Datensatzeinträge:

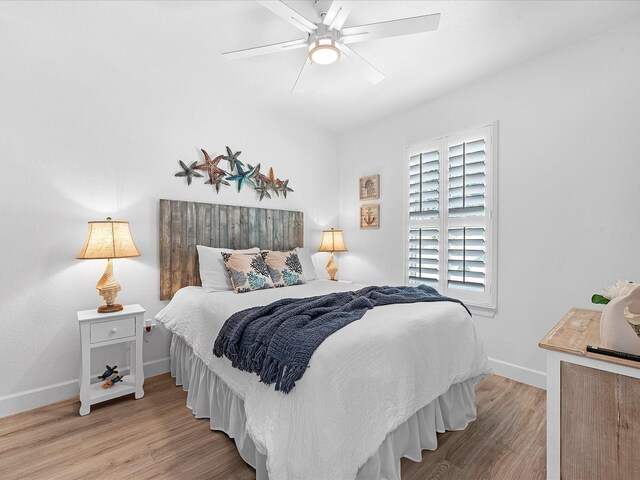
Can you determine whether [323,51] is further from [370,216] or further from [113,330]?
[113,330]

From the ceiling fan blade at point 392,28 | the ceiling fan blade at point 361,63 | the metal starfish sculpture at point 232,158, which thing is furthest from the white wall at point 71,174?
the ceiling fan blade at point 392,28

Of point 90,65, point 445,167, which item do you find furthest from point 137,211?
point 445,167

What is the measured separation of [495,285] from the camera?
279 cm

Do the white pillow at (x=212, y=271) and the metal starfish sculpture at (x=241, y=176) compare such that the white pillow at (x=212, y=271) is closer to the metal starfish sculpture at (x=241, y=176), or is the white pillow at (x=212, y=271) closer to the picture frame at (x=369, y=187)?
the metal starfish sculpture at (x=241, y=176)

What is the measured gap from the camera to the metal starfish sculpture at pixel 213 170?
310cm

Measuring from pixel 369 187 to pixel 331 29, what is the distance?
2183 mm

> **Aufgabenstellung**:
Schreib den Abschnitt von der Zeile mit „What is the measured gap“ bis zum Ende der Zeilen vollständig ab, beide Enden eingeschlossen. Multipliziere dabei jede Entfernungsangabe in den Antworten mit 2,25 und runde auf ganze Zahlen, wobei ,5 aufgerundet wird.

> **Antwort**:
What is the measured gap from the camera to the metal starfish sculpture at pixel 213 170?
698cm

Measuring from pixel 369 187 to pixel 331 29, what is the distance?
4912 mm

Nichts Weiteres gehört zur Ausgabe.